It was all to no purpose. "But what of my father?" Naomi asked
again and again.
The women lost patience at her simplicity, gave up their
solicitations, ignored her, and busied themselves with their own
affairs. "Tut!" they said, "why should we want her to be made a wife
of the Sultan? She would only walk over us like dirt whenever she came
to Tetuan."
Then, sitting alone in their midst, listening to their talk, their
tales, their jests, and their laughter, the unseen mantle fell upon
Naomi at last, which made her a woman who had hitherto been a child.
In this hothouse of sickly odours these women lived together, having
no occupation but that of eating and drinking and sleeping, no
education but devising new means of pleasing the lust of their
husband's eye, no delight than that of supplanting one another in his
love, no passion but jealousy, no diversion but sporting on the roofs,
no end but death and the Kabar.
Seeing the uselessness of the siege, Ben Aboo transferred Naomi to
the prison, and set Habeebah to guard her. The black woman was in
terror at the turn that events had taken. There was nothing to do now
but to go on, so she importuned Naomi with prayers. How could she be
so hard-hearted? Could she keep her father famishing in prison when
one word out of her lips would liberate him? Naomi had no answer but
her tears.

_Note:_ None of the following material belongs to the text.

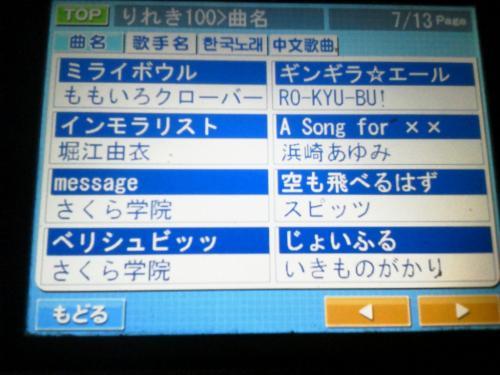20120218_カラオケ-005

She remembered the hareem, and cried.
Then Ben Aboo thought of a daring plan. He called the Grand Rabbi,
and commanded him to go to Naomi and convert her to Islam. The Rabbi
obeyed with trembling. After all, it was the same God that both
peoples worshipped, only the Moors called Him Allah and the Jews
Jehovah. Naomi knew little of either. It was not of God that she was
thinking: it was only of her father. She was too innocent to see the
trick, but the Rabbi failed. He kissed her, and went away wiping his
eyes.
Rumour of Naomi's plight had passed through the town, and one night
a number of Moors came secretly to a lane at the back of the Kasbah,
where a narrow window opened into her cell. They told her in whispers
that what she held as tragical was a very simple matter. "Turn
Muslima," they pleaded, "and save yourself. You are too young to die.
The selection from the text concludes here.